== ARTICLE ==

« Mon enfance n’a pas été des plus heureuses. Elle a forgé en moi un désir de justice et une passion que je ressens pour ceux qui n’ont pas une vie facile », déclare Mary Ellen Mark (1940-2015) en 2010 sur KOBRA SVT, une chaîne de télévision suédoise.
« Il était important pour moi d’être libre et de sillonner le monde, sans avoir de responsabilités familiales », ajoute-t-elle alors. « Si on ne vient pas d’un foyer heureux, on hésite à se créer des attaches. J’ai toujours désiré une liberté absolue. Je me souviens, quand j’avais sept ou huit ans, je revenais de l’école en pensant à en partir, à être libre. C’était une priorité. »


Cette ambition a régi toute la vie de la photographe. Parce qu’elle n’a pas eu d’enfants, Mary Ellen Mark a pu se consacrer entièrement à la création d’une archive photographique extraordinaire. C’est dans cet ensemble remarquable que le réalisateur Martin Bell, son mari et collaborateur durant 30 ans, a puisé les œuvres sélectionnées pour une monographie en trois tomes, intitulée The Book of Everything et publiée en fin d’année dernière par Steidl.
Mary Ellen Mark débute la photographie à sa majorité. Elle va s’y épanouir artistiquement autant qu’en tant que femme, les deux évolutions étant intimement liés. « Au moment-même où j’ai eu un appareil entre les mains, je suis sortie dans la rue », explique-t-elle dans une autre interview, cette fois avec Karen Stein, éditrice de Mary Ellen Mark: Exposure (2004). « Je vivais à Philadelphie, où je faisais mes études. Je me suis retrouvée dehors, à rencontrer des gens et les prendre en photo, et j’ai trouvé l’expérience magnifique. »

Respect
Éprouvée par sa propre enfance, Mary Ellen Mark comprend vite qu’il n’est pas question d’infantiliser les enfants, ni de les déstabiliser ou de les rabaisser, mais plutôt de les respecter, en les traitant d’égal à égal. « Je n’aime pas photographier les enfants en tant qu’enfants. Je les vois en tant qu’adultes, en tant que personnes. Je cherche toujours à ouvrir la voie vers qui ils pourraient devenir. »

===
== LISTE DES ENTRÉES ==

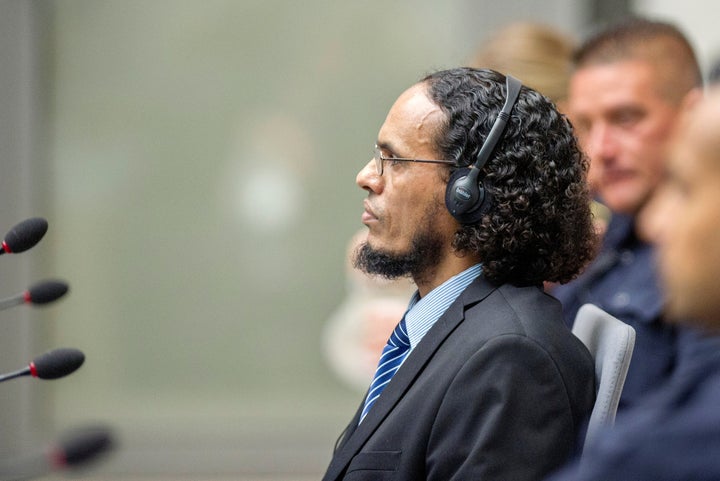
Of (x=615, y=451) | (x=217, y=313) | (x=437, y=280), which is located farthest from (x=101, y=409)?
(x=615, y=451)

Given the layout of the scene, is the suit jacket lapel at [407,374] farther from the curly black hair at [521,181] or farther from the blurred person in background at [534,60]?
the blurred person in background at [534,60]

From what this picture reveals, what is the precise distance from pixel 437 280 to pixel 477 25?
120 inches

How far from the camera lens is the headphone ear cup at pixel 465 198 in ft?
6.18

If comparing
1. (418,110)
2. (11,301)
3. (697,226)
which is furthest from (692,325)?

===

CONSIGNE:
Mettez à jour le passage de l'article sur Mary Ellen Mark qui commence par "Cette ambition a" et se poursuit jusqu'à "dernière par Steidl.", en remplaçant "trois tomes" par "quatre tomes".

RÉSULTAT:
Cette ambition a régi toute la vie de la photographe. Parce qu’elle n’a pas eu d’enfants, Mary Ellen Mark a pu se consacrer entièrement à la création d’une archive photographique extraordinaire. C’est dans cet ensemble remarquable que le réalisateur Martin Bell, son mari et collaborateur durant 30 ans, a puisé les œuvres sélectionnées pour une monographie en quatre tomes, intitulée The Book of Everything et publiée en fin d’année dernière par Steidl.